Christmas, the holiday of all holidays, is the supreme event that it is for very specific reasons. The art, poetry, pageantry, and public focus all celebrate the most wonderful of all human events, the birth of a baby. Indeed, we celebrate life on Christmas Day.
The poetic moment: the normal made significant. From
Yet, it seems the more intense our celebrations, the more we reveal our hidden doubts, uncertainties, and even protests about life. We need affirmation, some loud, dramatic vote of confidence. In the simple Christmas story, we find the perfect salute to ourselves, our individual lives, and the hope of humanity.
Of course, Carl Jung has it that Christ Crucified is the real archetype of the Western Collective, Conscious and Unconscious.
The Self is a circle whose centre is everywhere and whose circumfrerence is nowhere…And do you know what the Self is for Western man? It is Christ, for Christ is the archetype of the hero, representing man’s highest aspiration. All this is very mysterious and at times frightening.
This statement is found in Miguel Serrano’s C. G. Jung and Hermann Hesse: A Record of Two Friendships (1966), p.56.
Carl Jung, 1875-1961
Indeed, in the baby Jesus, we find our greatest hero in the most simple, most vulnerable moments–in the arms of a teen-age mother, in a barn, in a small rural village. Homeless, known only of the angels, and the few herdsmen they told, here lay ineffable significance. Here, in human nothingness, lay the pinnacle of hierarchy.
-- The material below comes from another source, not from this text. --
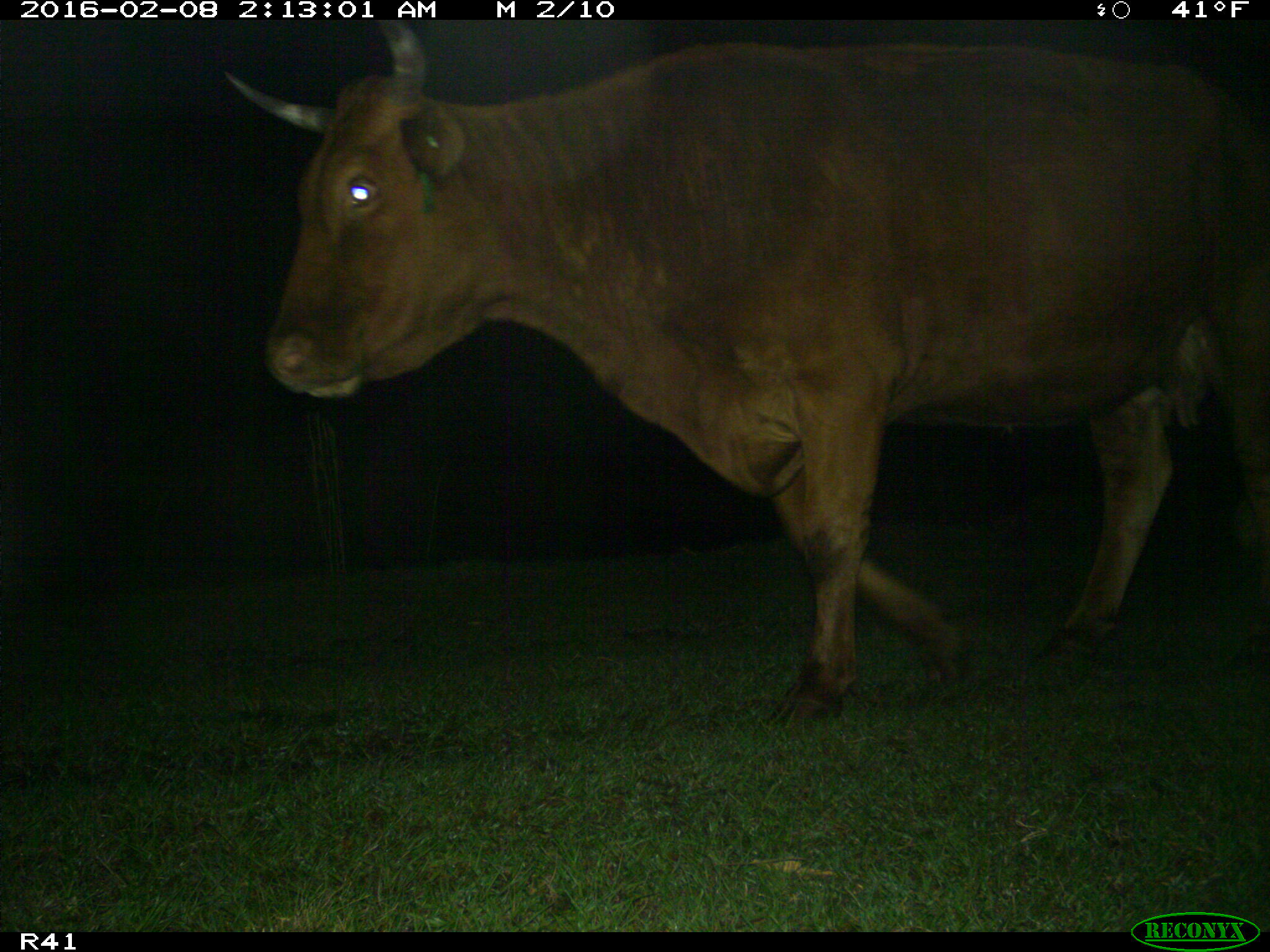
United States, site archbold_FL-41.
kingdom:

In this rich irony, this golden agony of reversals, every human consciousness can find itself, and the balm for its every ill. Every human soul has a place in the circle. The vortext is so very powerful that it aggrandizes every detail of existence. The wild flowers are magnified. The mountains are humbled. In a very real sense, psychologically, we are made free men. All hierarchy is dissolved. Nothing is insignificant. All is significant. The Divine was here, with us, as us, and for us. Direction and focus are retired. The wind is born. Romance is alive, and adventure is sanctifed. All is home. There is no foreign place. We go where none have gone before, in full confidence.
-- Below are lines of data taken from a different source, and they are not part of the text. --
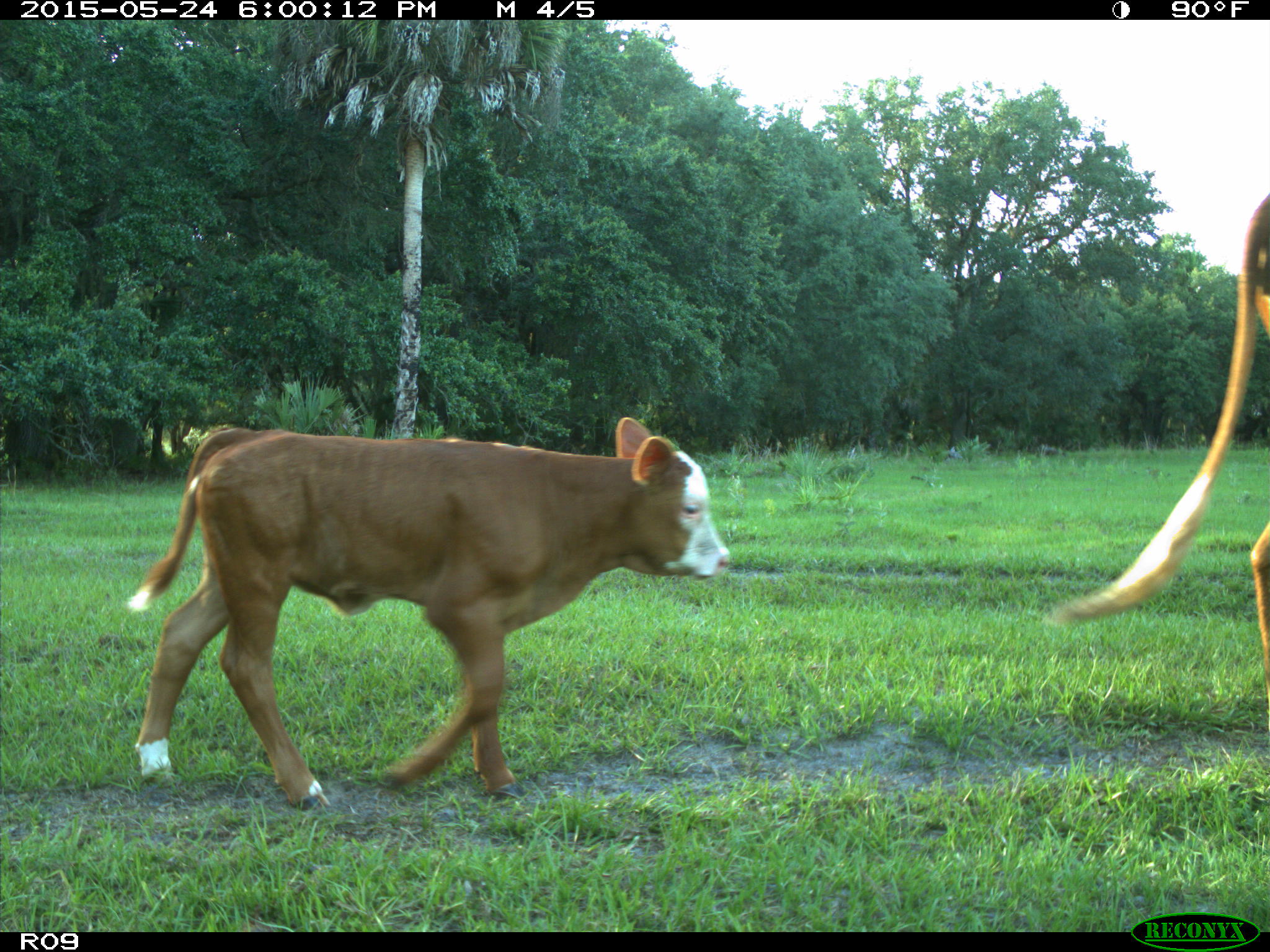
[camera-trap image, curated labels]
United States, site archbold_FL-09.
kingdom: Animalia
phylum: Chordata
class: Mammalia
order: Artiodactyla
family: Bovidae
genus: Bos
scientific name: Bos taurus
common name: domestic cow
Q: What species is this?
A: Bos taurus (domestic cow).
The Christmas spirit is a consuming passion. It is overwhelming. If allowed its moment, through art, music, or some cherished act or memory, it surges within soul. The home is glorified, however humble. Family is loved and honored, no matter how dysfunctional or tragic. So many stories, films, dramas, and works of music and art have explored the emotional effects of the Christmas story that human fascination with it is abundantly clear. Though not much has been produced in recent years, the only reason is that Christ has been removed from the season. Thus, the world is robbed of itself, of its own birthright. “No room in the Inn,” it seems. The self-righteousness of politicians and other egalitarians hold a wicked sway these days. Enemies of of the Baby Jesus. How cruel. How heartless. They insult every bedtime story in the world.
This season, BadEagle.com will examine various aspects of the socio-psychological realities of the Christmas story and its season. We will ponder the inevitabilites, the impossibilities, and the potentials of such a time. Such aspects are legion, and as varied as human experience. Liberal Jews, atheists, Muslims, and all others who find Christmas offensive, or its public celebration intrusive, or its association with any governmental authority outrageous, will be given consideration.
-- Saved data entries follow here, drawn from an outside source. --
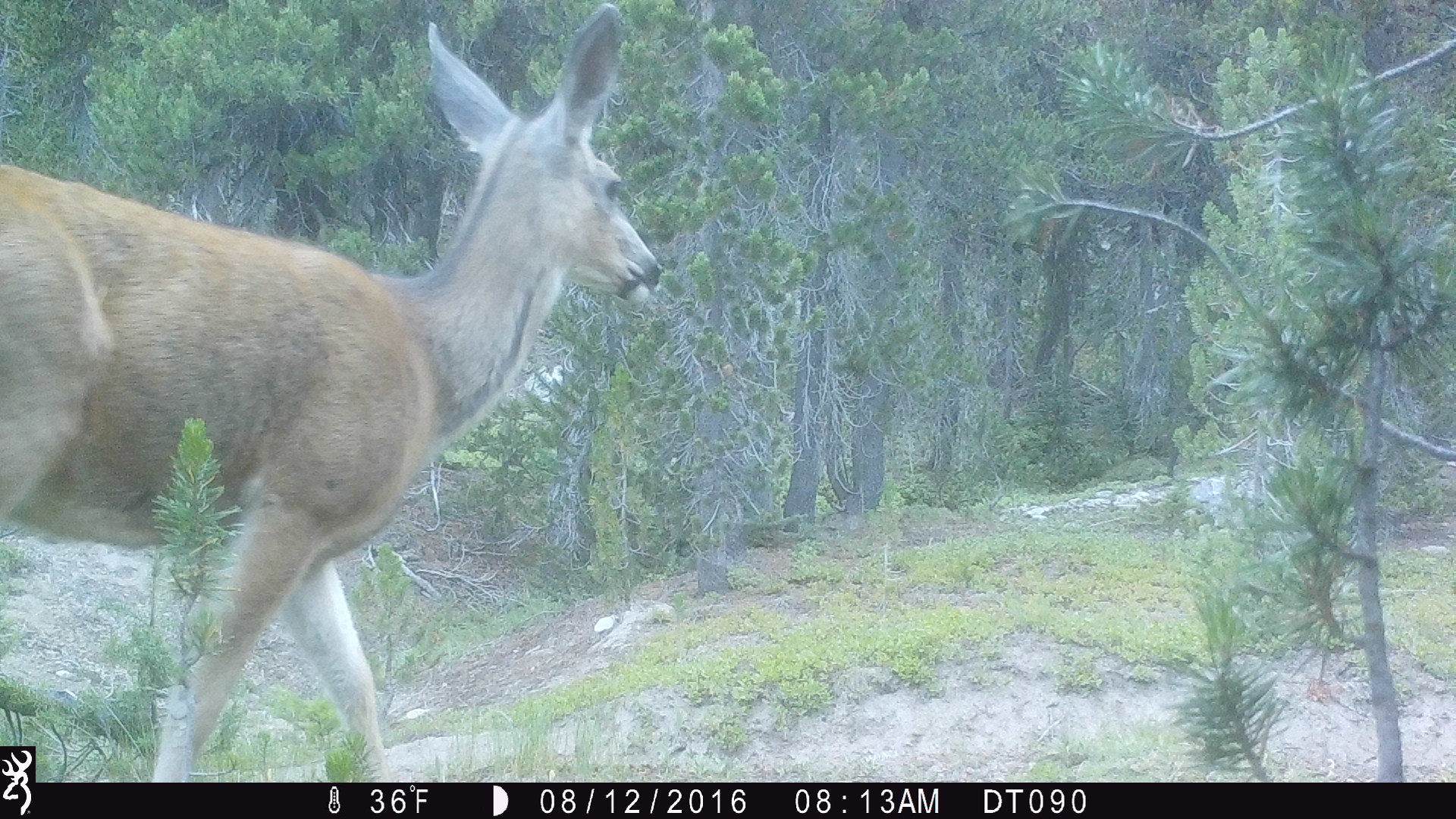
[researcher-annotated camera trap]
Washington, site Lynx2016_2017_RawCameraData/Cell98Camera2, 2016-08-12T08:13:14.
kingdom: Animalia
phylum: Chordata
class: Mammalia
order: Artiodactyla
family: Cervidae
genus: Odocoileus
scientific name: Odocoileus hemionus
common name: mule deer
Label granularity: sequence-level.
Today is the last day of Hannukah this season. As long as Hannukah is understood to be what it really is–a celebration of the survival of national identity under extreme duress, I think Hannukah deserves a place in all nations, and certainly among American Indians and all Americans. Hannukah is an kind of archetypal notice of nationhood, a very basic human instinct. It isn’t really a religious holiday at all. Every nation should celebrate it, even though it is ethno-specific, and it does celebrate the key aspect of religion in nationhood, this is all the more reason Hannukah should be acknowledged.
Ralph Waldo Emerson, 1803-1882.
So we move to Christmas time now. the opposite end of the spectrum–the individual, rather than the nation. But, as said by the poets and philosophers, the individual’s integrity is the elixer of humanity. Ralph Waldo Emerson wrote in “Self-Reliance” (1841),
Nothing is at last sacred but the integrity of your own mind. Absolve you to yourself, and you shall have the suffrage of the world…Trust thyself: every heart vibrates to that iron string.
This is another pre-Jungian testimony of the Collective Unconcious. The history of literature is replete with such testimony. On the basis of this phenomenon, this universality born in the individual–if he will but acknowlege it, we shall begin this season’s meditations on the story of stories, Bethlehem, and the charm of the Incarnation.